» Document segment
Your answer to the question of, “Should I prune my tomato plants?” is your own, but now, at least you have some additional information on why and how to prune tomato plants.

But if you do prune your tomatoes what should you do with the bits you cut off? One answer is to cut them into small bits and add them to your compost pile, but you could root them. Many of us have started new houseplants from cuttings but did you know that many vegetables can be started in this manner too? Tomato propagation by cuttings is a perfect example and very easy to do, cuttings can be rooted in water or directly in the soil.

Why would you want to root cuttings of tomato plants you are cutting back? Well, first off you may want to give some away as gifts or you may trade some of your cuttings with another gardener for new varieties that they have that you want to try growing. Heck, if you admire a neighbor’s lush tomato plant, starting tomato plants from cuttings is an excellent way to clone their plant and, hopefully, get the same vigorous result in your garden; just be polite and ask first before you snip from their prized plant.

Rooting tomato cuttings is cost saving as well. You can purchase a couple of plants and then root additional ones from the cuttings. Just for fun last year I purchased a pack of seeds for a dollar, they were labeled simply as “Roma” tomatoes. The pack contained 16 seeds, I planted them and 14 sprouted. As they grew I took cuttings and rooted the cuttings over and over again. Eventually I had 126 four-inch pots growing those “Roma” tomato plants that all came from cuttings. I also had the original 14 plants that had grown from seed. So, that one dollar I spent on a seed packet produced 140 tomato plants in all – I could have gotten even more too but my wife (correctly) pointed out that my tomato project was getting out of hand.

» Actions to take
A. Extract from the tomato cuttings passage everything from "Rooting tomato cuttings" down to "out of hand.".
B. According to the tomato cuttings passage, how many tomato plants did the one-dollar seed packet produce in all?
C. Carry on with the tomato cuttings passage, picking up after its final sentence.
The data after this point comes from a separate source.

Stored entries

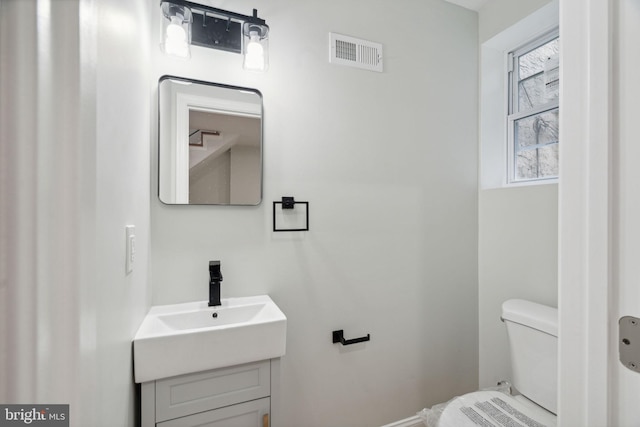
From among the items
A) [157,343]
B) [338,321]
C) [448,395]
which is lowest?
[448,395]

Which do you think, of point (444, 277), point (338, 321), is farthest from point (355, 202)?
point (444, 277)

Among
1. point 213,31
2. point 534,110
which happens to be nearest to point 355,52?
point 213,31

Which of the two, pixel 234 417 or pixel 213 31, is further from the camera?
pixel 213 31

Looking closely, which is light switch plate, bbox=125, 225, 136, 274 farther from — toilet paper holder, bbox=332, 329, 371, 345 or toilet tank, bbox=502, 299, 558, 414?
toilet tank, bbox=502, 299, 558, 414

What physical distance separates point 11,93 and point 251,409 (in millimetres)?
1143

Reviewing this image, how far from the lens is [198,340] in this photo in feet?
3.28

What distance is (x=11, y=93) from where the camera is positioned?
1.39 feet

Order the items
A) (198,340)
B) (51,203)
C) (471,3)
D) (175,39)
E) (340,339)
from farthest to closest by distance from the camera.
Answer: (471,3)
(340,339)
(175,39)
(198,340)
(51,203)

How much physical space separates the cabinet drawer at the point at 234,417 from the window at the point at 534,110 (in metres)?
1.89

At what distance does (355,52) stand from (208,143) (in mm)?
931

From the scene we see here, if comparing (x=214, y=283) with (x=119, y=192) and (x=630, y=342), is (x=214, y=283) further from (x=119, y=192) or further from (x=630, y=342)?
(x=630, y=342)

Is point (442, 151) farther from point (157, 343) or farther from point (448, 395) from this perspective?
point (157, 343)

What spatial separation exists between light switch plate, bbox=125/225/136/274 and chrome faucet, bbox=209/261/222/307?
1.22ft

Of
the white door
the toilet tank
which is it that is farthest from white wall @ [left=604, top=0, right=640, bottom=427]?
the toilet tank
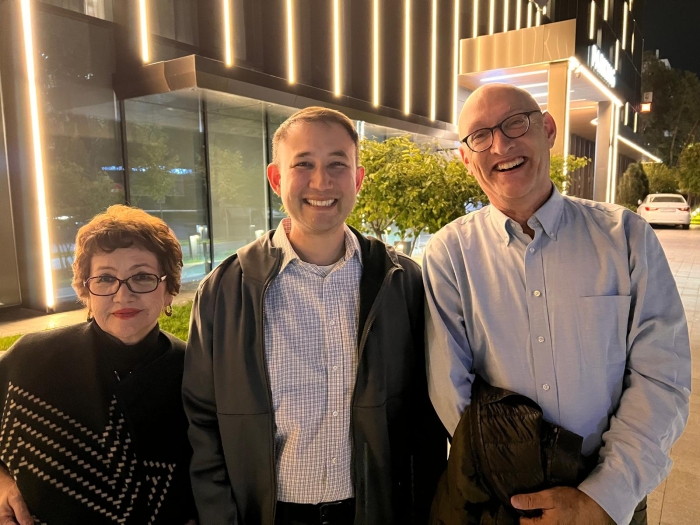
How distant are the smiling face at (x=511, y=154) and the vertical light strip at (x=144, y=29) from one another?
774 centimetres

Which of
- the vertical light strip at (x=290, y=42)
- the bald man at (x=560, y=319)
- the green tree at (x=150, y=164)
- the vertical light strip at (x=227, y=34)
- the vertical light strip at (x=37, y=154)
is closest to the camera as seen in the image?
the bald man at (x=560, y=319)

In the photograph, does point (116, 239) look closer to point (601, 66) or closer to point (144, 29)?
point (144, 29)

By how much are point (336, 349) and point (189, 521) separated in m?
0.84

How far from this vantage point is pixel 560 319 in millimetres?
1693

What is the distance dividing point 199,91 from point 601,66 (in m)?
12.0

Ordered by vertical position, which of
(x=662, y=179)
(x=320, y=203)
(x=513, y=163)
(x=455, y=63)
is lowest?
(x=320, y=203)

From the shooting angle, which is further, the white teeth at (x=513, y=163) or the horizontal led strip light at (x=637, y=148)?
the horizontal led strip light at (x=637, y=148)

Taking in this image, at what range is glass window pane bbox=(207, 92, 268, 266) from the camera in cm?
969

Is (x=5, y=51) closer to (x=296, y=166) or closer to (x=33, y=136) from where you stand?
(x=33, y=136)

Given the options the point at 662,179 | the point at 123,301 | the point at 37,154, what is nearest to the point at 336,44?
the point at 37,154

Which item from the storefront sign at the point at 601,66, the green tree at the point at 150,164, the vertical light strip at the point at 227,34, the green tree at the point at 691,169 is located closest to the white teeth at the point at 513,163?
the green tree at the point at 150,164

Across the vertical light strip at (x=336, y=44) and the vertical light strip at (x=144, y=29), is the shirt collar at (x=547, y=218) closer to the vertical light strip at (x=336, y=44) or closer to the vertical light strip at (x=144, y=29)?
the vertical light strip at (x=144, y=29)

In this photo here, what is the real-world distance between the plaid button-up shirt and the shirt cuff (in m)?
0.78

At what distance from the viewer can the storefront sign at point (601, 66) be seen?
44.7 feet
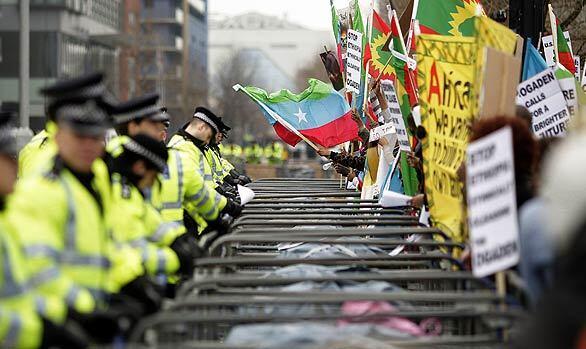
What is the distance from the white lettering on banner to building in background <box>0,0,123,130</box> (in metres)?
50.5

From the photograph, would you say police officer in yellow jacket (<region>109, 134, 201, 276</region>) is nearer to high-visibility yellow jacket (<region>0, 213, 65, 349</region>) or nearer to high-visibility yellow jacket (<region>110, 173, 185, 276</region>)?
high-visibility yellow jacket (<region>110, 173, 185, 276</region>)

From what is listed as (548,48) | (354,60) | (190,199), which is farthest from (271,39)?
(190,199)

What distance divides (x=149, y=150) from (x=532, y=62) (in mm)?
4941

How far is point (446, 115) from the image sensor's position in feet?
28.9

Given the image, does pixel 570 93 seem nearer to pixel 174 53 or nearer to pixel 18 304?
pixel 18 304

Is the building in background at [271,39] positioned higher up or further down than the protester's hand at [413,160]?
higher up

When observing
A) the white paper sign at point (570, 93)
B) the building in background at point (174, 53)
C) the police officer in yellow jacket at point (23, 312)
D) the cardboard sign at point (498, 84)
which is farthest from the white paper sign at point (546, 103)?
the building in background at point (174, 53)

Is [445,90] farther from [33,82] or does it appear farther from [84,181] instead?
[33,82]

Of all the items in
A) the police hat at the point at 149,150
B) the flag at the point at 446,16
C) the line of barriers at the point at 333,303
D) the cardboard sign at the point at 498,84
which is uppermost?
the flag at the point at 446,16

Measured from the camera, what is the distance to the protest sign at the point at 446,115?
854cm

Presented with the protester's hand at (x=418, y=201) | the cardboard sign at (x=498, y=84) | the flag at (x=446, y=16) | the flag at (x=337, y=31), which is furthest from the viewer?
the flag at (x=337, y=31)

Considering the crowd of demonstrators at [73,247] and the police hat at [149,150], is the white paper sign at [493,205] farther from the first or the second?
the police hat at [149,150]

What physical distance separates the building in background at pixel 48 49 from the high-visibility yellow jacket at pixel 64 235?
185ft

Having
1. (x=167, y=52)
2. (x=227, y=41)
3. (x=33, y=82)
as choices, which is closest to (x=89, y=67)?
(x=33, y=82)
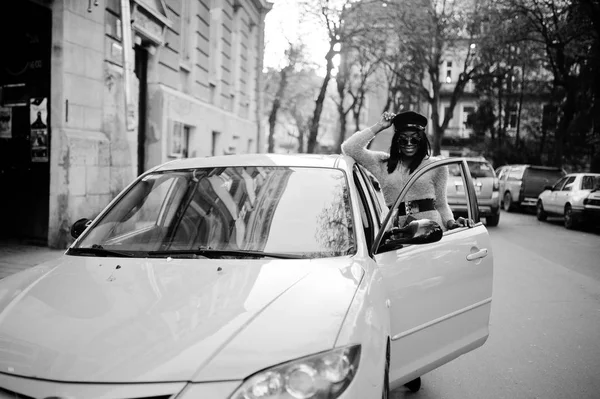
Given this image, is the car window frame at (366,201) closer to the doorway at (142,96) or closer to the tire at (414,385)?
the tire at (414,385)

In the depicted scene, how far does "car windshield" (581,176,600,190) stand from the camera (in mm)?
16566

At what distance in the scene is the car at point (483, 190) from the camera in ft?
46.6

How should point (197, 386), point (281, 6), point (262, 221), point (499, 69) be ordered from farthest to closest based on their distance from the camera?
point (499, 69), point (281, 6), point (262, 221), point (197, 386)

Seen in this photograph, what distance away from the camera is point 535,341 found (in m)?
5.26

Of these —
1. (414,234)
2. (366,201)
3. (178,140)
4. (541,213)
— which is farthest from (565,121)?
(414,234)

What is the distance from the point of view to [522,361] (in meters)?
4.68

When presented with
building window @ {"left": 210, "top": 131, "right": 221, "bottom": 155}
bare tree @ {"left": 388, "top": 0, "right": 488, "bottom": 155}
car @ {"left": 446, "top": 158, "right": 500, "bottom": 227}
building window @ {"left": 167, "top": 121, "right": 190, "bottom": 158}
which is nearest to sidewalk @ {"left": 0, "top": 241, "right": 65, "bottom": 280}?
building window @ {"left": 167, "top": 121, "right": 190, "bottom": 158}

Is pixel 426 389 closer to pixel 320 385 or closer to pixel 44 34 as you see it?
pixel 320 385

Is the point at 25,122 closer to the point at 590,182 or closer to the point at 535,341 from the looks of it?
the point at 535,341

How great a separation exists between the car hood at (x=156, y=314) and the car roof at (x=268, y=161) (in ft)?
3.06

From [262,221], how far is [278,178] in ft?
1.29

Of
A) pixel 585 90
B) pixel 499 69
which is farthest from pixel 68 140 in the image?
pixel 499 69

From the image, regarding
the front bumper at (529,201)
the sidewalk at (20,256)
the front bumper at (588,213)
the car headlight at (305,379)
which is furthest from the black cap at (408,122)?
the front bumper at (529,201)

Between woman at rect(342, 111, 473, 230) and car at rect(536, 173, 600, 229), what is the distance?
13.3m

» Responses by task
A.
Rooting tomato cuttings is cost saving as well. You can purchase a couple of plants and then root additional ones from the cuttings. Just for fun last year I purchased a pack of seeds for a dollar, they were labeled simply as “Roma” tomatoes. The pack contained 16 seeds, I planted them and 14 sprouted. As they grew I took cuttings and rooted the cuttings over and over again. Eventually I had 126 four-inch pots growing those “Roma” tomato plants that all came from cuttings. I also had the original 14 plants that had grown from seed. So, that one dollar I spent on a seed packet produced 140 tomato plants in all – I could have gotten even more too but my wife (correctly) pointed out that my tomato project was getting out of hand.

B. 140 tomato plants.

C.
Tomato cuttings are amazingly fast and easy root growers. To begin, look for some of the sucker shoots on the chosen tomato plant that don’t have buds on them. With sharp pruners, cut about 6-8 inches of the sucker or new growth at the tip of the branch. Then, you can simply immerse the tomato cutting in water or plant it directly into some soil medium. In water, the cutting should root within about a week and will be ready to transplant.

Roots will be stronger, however, if the cuttings are allowed to root in soil, so that is the route I take. It’s easy, take your 6- to 8-inch cutting and clip off any flowers or buds and snip off the bottom leaves, leaving only two leaves on tip of the cutting. Put the cutting in water while you prepare the soil. You can root in peat pots, 4-inch containers filled with damp potting soil or even directly into the garden. Make a hole with a pencil for the cutting to slip easily into and bury it up to where you cut off the lower leaves.

Put the cuttings in a warm, but shaded area, being sure to protect them from the scorching heat and direct sun. Keep them moist for a week to acclimate them and then gradually expose them to stronger light until they are finally in the sun for most of the day. At this point, you can transplant them into their permanent location.

Tomatoes are perennials and can live for years in warm climates. However, they do not fruit in their successive years nearly as well as in the first year. This is where overwintering tomato cuttings for spring clones comes into play. Just follow the above instructions up to transplanting the cuttings into a larger pot and keep in a warm, sunny room to overwinter until the spring.

Voila, tomato propagation couldn’t be easier. Just remember to take cuttings from plants that have the best yields and tastiest fruit, as the cuttings will be a virtual clone of the parent and, thus, retain all its characteristics. Propagating tomatoes is a great family activity so get the kids involved. They’ll have fun and might just develop a life-long love of gardening too.


Joe Urbach is the publisher of and the Phytonutrient Blog. He has lived in the Central Texas area for over 30 years. Urbach is a certified Texas Master Gardener from Hays County and is currently serving as the director of training. For more information on the Master Gardener program contact the Hays County AgiLife Extension Service at 512-393-2120.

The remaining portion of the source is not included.